* start *

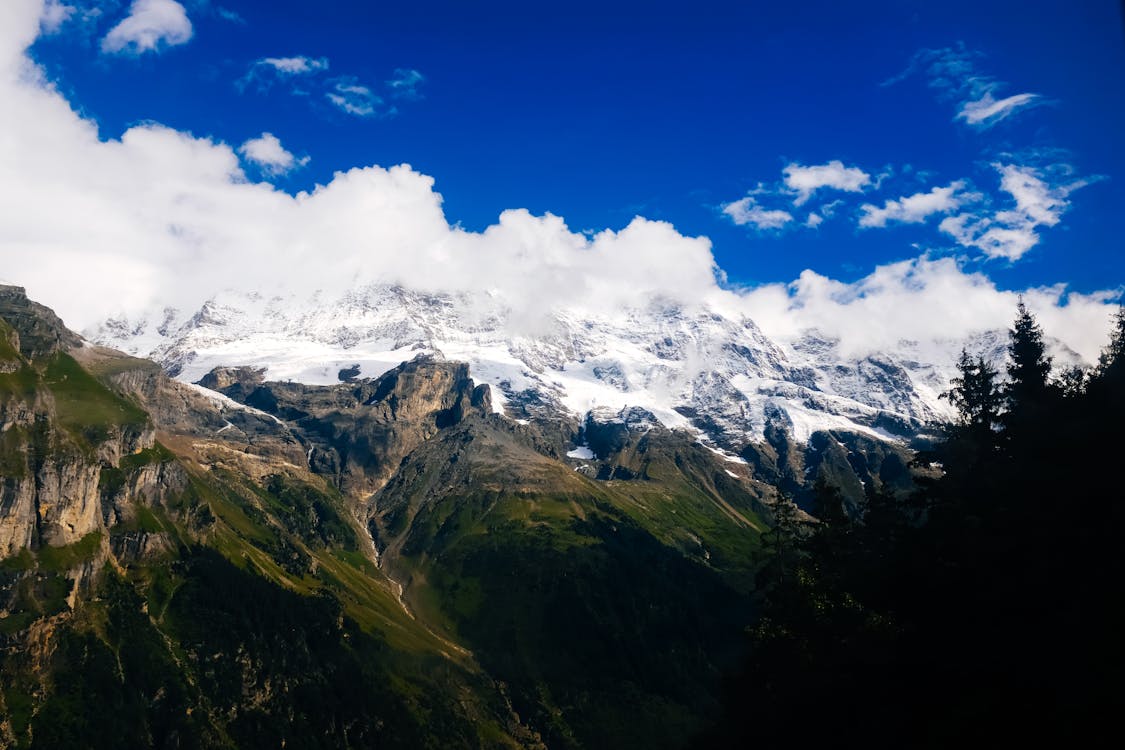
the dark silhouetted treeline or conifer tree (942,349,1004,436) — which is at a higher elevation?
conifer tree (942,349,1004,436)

* end *
* start *

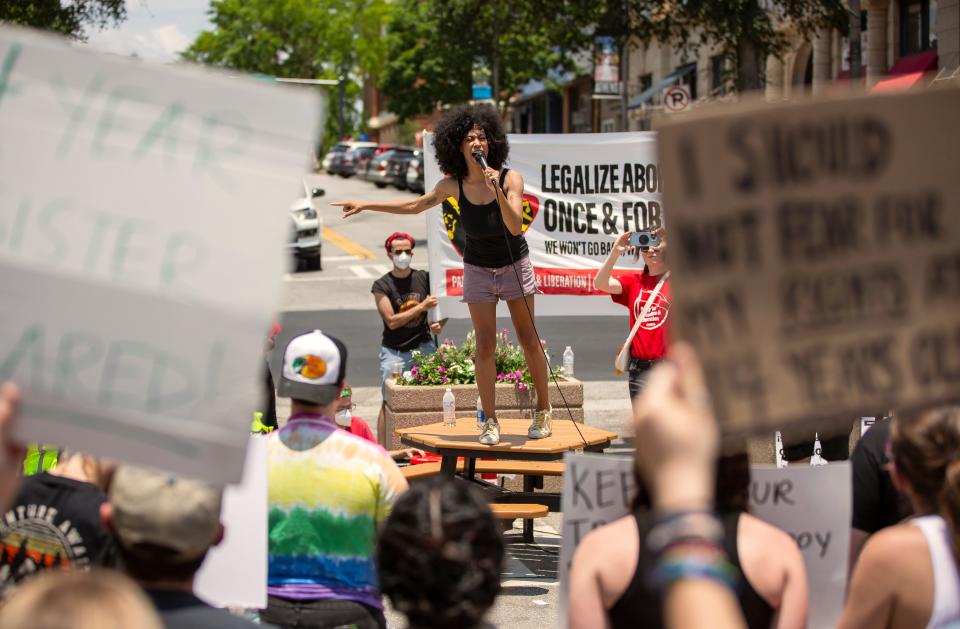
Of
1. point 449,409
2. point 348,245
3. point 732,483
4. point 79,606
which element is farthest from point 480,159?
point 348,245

* end *

▶ **Aim of the task**: Please list each line of the listing above that contains the string "which". Case counts.

▶ **Result for this exercise**:
the dark silhouetted treeline or conifer tree (942,349,1004,436) — which is at a higher elevation?
which element is farthest from point 480,159?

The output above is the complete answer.